All my teaching comes from the belief that people should be able to learn about the latest technologies, and this is particularly true of my MOOC teaching, that brings this learning beyond the university classroom, but I think there is a particular ethical imperative driving the Machine Learning for All course.
Machine Learning is a technology that is little understood, and yet is likely to have a massive impact on ordinary people. The more that machine learning is an incomprehensible black box to the people affected by it, the less they can have any influence over the technology and how it affects them. Cathy O’Neil in her excellent book Weapons of Math destruction has detailed many of the ways that machine learning black boxes can have very negatives effects, particularly if we don’t question how they work.
The types of people who create machine learning systems are also very limited, because access to machine learning education is limited to the most mathematically highly educated. This means that these systems are created by people with expertise in maths and computer science, not necessarily in the data they are using, as I’ve mentioned above.
Even when you are dealing with data we are all expert in, like faces, the bias is still a problem, because machine learning engineers are typically a certain type of person: highly educated, middle class, mostly young, overwhelmingly male, and mostly in coastal USA, Western Europe and big city China. They will bring their unconscious biases to how they build their machine learning systems.

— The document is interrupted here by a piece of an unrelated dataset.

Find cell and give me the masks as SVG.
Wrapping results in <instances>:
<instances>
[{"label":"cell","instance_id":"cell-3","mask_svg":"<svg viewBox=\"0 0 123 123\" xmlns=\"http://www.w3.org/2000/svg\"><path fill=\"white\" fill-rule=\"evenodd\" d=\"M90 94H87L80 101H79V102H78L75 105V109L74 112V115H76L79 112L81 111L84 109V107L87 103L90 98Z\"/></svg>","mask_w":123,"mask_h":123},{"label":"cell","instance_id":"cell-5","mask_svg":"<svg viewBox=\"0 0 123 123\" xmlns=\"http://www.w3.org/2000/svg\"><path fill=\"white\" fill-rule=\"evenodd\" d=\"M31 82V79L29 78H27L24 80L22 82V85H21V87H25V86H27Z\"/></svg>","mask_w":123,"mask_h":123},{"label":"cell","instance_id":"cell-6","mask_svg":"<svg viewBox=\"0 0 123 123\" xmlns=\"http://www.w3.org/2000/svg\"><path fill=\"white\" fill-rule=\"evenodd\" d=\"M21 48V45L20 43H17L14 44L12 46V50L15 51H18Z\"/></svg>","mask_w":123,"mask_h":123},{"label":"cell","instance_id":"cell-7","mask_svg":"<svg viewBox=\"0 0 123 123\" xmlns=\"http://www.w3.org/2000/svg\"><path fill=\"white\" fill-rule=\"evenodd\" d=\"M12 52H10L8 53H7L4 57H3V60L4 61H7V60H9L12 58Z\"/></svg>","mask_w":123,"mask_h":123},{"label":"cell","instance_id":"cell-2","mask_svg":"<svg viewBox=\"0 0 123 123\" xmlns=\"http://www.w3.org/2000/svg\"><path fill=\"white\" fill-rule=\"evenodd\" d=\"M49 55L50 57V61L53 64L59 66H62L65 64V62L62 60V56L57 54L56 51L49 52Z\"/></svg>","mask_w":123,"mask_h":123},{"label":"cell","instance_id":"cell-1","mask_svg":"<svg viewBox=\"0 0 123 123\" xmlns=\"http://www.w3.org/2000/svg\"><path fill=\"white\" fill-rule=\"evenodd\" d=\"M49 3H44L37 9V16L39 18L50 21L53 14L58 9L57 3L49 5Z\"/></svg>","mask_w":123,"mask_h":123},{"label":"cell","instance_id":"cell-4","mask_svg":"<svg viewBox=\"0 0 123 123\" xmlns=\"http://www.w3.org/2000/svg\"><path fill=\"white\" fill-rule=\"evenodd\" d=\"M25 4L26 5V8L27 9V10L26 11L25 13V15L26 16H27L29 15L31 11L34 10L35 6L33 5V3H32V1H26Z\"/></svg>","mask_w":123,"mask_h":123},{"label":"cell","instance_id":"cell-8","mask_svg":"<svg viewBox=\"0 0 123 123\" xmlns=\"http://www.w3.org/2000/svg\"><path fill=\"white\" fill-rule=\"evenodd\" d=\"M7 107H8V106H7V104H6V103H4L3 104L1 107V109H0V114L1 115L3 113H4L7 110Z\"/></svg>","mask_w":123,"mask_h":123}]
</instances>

This is often about people collecting data near them, where it is more convenient. If you are creating a face recognition system in Europe, you are likely to collect images of faces in Europe, but this is likely to mean your system will work well on European faces, but less so on Asian or African faces, and it has been well established that this is the case with many face recognition systems (though the rise of machine learning in China is massively improving recognition of East Asian faces, a direct illustration that changing who creates a system can change how it works).
Biases can also be more conceptual. A young, male, middle class machine learning engineer in a big, wealthy city, might well not think about features or problems that would be important to older people, women, working class people, and people living in rural environments or poor countries.
I’m not saying that the engineers would be consciously sexist, racist or ageist. It’s just that people’s life experiences shape their way of thinking, so limiting the creation of machine learning to certain types of people will limit the ideas that go into the design of systems. That can make them less suitable for other types of people, but also limits the overall creativity of the field.
There has been a lot written, and quite rightly, about the dangers of machine learning. I’m not talking about the risks of some future, super intelligent AI, which I find quite fanciful, but the very real problems caused by the use of Machine Learning right now or in the very near future. Machine Learning is a technology that could bring massive benefits to humanity, but the problems need to be addressed. I believe that, in part, these problems are due to the general public having very little say in the technology because they don’t know how it works. One of the best ways of addressing these problem is to make sure that as many people as possible understand enough about machine learning to have a say in how it is designed and used and that many more people have the skills to design machine learning systems. That is why we created the “Machine Learning for All” MOOC.